___ SOURCE DOCUMENT

Adjustments to Shares Reserved, Awards and Award Limits. Adjustments to the number and kind of shares subject to the share limitations and specified in the share-based Annual Limit are authorized in the event of a large, special or non-recurring dividend or distribution, recapitalization, stock split, stock dividend, reorganization, business combination, or other similar corporate transaction or event affecting the Common Stock. Adjustments also will be made to outstanding awards upon occurrence of these events, including to the number of shares subject to an award, any exercise price or share price referenced in the award terms (such as an SAR's base price) and other terms of the award to preserve without enhancing the value of the award. The Committee is also authorized to adjust performance conditions and other terms of awards in response to these kinds of events or to changes in applicable laws, regulations, or accounting principles.
Eligibility. Executive officers and other officers and employees of the Company and our subsidiaries (including directors), non-employee directors of the Company, and any other person who provides substantial services will be eligible to be granted awards under the 2004 Plan. A prospective employee may be granted an award, but no value may be realized under it if such person does not become an employee.

______

- WRITTEN TASK 1
Duplicate the 2004 Plan text word for word, everything from "Eligibility. Executive officers" down to "become an employee.".
- WRITTEN TASK 2
In the 2004 Plan text, what keeps a prospective employee who is granted an award from realizing any value under it?
- WRITTEN TASK 3
Take the text on the 2004 Plan further, picking up after its last sentence.

___ PROVIDED DATA

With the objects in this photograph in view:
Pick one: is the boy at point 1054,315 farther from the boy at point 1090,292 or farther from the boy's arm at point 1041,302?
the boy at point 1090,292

______

- EXERCISE RESPONSE 1
Eligibility. Executive officers and other officers and employees of the Company and our subsidiaries (including directors), non-employee directors of the Company, and any other person who provides substantial services will be eligible to be granted awards under the 2004 Plan. A prospective employee may be granted an award, but no value may be realized under it if such person does not become an employee.

- EXERCISE RESPONSE 2
No value may be realized if that person does not become an employee.

- EXERCISE RESPONSE 3
Administration. The 2004 Plan will be administered by the Committee, except that our Board of Directors may itself act in place of the Committee to administer the 2004 Plan and determinations with respect to grants to non-employee directors must be made by our Board of Directors. The members of the Committee must be non-employee directors. Subject to the terms and conditions of the 2004 Plan, the Committee is authorized to select participants, determine the type and number of awards to be granted and the number of shares to which awards will relate or the amount of an annual or long-term incentive award, specify times at which awards will be exercisable or settled, including performance conditions that may be required as a condition thereof, set other terms and conditions of such awards, prescribe forms of award agreements, interpret and specify rules and regulations relating to the 2004 Plan, and make all other determinations which may be necessary or advisable for the administration of the 2004 Plan. Nothing in the 2004 Plan precludes the Committee from authorizing payment of other compensation, including bonuses based upon performance, to executive officers and other employees. The Committee is permitted to delegate authority to executive officers for the granting of awards, but action pursuant to delegated authority generally will be limited to grants to employees who are below the executive officer level. The 2004 Plan provides that Committee
members shall not be personally liable, and shall be fully indemnified, in connection with any action, determination, or interpretation taken or made in good faith under the 2004 Plan.
Stock Options and SARs. The Committee is authorized to grant stock options, including both incentive stock options ("ISOs"), which can result in potentially favorable tax treatment to the participant, and non-qualified stock options. SARs may also be granted, entitling the participant to receive the excess of the fair market value of a share on the date of exercise over the SAR's designated "base price." The exercise price of an option and the base price of an SAR are determined by the Committee, but generally may not be less than the fair market value of the shares on the date of grant (except as described below under "Other Terms of Awards"). The maximum term of each option or SAR will be ten years. Subject to this limit, the times at which each option or SAR will be exercisable and provisions requiring forfeiture of unexercised options at or following termination of employment or upon the occurrence of other events generally are fixed by the Committee. Options may be exercised by payment of the exercise price in cash, shares or other property (which may include through broker-assisted cashless exercise procedures) or by surrender of other outstanding awards having a fair market value equal to the exercise price. Methods of exercise and settlement and other terms of SARs will be determined by the Committee. SARs may be exercisable for shares or for cash, as determined by the Committee.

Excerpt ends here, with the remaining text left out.